Wattenscheid auch interessant
Trotz Coronakrise ist das vergangene Halbjahr Seiers umsatzstärkstes gewesen. „Mir kommt zugute, dass ich viel mit Freiberuflern zusammenarbeite – von meiner Modellmacherin bis zu meinem Stricker“, erklärt er. Für den Mode-Fachmann beginnt nun wieder die stressige Zeit im Jahr – denn Anfang des kommenden Jahres muss die neue Kollektion für die Modemesse in Düsseldorf fertig sein. Gut, dass Seier mit zwei Agenten zusammenarbeitet, die ihm einen Teil der Arbeit abnehmen: „Ich bin kein Verkäufer, sondern ein kreativer Tüftler“, sagt er. Mehrere Wochen dauert es, bis ein neues Kleidungsstück skizziert, entworfen, angepasst und schließlich produziert ist. „Ich orientiere mich dabei auch daran, welche Modelle in der vergangenen Saison gut gelaufen sind“, sagt Seier.

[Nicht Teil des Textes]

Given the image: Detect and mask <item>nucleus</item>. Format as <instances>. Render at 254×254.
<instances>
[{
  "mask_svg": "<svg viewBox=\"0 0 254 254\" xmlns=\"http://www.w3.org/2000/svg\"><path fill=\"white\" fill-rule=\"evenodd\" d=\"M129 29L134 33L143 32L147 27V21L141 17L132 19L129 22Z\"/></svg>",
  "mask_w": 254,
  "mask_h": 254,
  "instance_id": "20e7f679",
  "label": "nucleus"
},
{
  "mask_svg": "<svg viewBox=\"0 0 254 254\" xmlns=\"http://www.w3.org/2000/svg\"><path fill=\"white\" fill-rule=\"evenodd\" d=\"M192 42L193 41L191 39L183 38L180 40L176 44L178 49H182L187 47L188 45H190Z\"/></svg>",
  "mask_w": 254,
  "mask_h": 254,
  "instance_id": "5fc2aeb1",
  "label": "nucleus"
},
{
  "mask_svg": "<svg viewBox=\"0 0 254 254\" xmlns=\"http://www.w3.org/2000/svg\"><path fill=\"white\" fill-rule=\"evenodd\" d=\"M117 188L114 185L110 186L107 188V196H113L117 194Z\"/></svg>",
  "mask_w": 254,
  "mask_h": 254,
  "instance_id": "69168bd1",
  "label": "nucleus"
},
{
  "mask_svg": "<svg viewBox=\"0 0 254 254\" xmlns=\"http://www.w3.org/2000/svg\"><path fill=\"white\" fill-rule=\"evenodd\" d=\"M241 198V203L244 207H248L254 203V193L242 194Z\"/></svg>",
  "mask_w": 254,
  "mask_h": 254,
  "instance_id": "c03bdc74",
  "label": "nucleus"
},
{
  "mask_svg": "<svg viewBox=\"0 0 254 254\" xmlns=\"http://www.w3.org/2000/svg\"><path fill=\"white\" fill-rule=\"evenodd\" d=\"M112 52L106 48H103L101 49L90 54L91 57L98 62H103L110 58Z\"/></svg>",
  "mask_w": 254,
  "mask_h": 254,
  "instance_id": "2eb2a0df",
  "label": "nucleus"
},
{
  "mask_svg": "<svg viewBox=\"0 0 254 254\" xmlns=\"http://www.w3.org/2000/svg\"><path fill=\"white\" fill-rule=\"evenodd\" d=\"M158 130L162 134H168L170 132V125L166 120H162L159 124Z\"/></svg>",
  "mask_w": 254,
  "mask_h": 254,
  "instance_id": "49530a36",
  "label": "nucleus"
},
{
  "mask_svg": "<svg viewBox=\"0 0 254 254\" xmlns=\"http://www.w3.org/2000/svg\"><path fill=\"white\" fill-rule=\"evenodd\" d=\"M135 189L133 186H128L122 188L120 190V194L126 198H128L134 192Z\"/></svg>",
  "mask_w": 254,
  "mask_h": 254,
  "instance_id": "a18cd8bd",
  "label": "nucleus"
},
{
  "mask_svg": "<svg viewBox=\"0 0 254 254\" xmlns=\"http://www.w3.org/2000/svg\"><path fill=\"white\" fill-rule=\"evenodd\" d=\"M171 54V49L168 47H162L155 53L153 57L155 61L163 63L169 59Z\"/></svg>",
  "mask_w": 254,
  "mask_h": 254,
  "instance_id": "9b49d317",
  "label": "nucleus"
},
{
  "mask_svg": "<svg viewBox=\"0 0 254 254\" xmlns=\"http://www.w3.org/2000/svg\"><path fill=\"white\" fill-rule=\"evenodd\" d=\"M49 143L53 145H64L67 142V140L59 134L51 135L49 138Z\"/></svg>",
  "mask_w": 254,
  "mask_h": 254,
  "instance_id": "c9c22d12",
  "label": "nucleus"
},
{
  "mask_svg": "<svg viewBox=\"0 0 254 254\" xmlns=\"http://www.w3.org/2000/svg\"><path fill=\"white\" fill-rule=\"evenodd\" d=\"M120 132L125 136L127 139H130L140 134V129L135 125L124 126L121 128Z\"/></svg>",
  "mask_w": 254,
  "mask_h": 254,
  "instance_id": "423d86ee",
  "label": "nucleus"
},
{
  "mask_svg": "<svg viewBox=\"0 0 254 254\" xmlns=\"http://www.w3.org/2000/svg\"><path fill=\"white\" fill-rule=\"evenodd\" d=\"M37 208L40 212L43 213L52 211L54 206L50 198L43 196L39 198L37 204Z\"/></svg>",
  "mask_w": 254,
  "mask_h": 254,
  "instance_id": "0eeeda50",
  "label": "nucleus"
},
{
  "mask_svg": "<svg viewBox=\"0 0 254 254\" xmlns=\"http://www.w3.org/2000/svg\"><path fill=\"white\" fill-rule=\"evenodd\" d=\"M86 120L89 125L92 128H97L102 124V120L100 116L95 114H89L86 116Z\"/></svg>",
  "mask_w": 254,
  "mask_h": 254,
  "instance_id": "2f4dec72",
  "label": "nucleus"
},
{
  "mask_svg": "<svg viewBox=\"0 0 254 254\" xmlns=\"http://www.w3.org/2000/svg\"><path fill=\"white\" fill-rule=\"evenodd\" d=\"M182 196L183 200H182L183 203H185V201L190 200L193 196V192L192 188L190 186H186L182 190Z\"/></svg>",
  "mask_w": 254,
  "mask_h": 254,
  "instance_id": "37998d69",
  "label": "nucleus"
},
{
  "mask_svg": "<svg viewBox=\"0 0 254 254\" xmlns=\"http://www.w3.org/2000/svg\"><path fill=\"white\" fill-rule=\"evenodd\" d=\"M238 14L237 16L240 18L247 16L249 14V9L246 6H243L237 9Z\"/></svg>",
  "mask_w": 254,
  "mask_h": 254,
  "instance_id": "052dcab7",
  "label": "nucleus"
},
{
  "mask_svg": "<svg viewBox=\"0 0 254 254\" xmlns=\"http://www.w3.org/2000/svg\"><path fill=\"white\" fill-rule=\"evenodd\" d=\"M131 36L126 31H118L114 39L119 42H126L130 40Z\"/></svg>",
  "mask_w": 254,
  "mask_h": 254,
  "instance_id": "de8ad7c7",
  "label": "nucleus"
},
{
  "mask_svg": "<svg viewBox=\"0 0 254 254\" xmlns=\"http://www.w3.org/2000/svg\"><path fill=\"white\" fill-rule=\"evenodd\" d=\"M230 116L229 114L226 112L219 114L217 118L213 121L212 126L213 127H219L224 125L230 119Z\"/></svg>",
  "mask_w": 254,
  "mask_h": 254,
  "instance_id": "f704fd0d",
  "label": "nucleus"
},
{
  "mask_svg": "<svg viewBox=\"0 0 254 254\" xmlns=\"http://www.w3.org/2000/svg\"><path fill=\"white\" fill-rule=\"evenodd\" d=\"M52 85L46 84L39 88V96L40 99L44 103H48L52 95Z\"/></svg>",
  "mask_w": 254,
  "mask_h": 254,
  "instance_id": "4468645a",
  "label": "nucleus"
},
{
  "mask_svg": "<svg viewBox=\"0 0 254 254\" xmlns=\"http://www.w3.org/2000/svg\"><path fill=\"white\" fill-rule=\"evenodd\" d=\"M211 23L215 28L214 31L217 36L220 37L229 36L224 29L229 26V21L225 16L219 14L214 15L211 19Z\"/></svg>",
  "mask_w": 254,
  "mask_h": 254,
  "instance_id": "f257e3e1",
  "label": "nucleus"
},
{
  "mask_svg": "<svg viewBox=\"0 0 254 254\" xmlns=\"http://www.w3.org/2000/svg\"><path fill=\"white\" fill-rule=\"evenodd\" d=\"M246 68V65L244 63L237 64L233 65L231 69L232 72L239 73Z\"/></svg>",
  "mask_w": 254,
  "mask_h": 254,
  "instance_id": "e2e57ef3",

Ob er verraten könne, was in der kommenden Saison modern sein werde? „So etwas gibt es gar nicht mehr“, meint der Modeexperte. Jedoch: Im Mund-Nase-Schutz sieht Seier Potenzial: „Der ist doch ein richtiges Accessoire geworden“, sagt er und lacht. In seiner Kollektion wird er aber wohl nicht aufgenommen.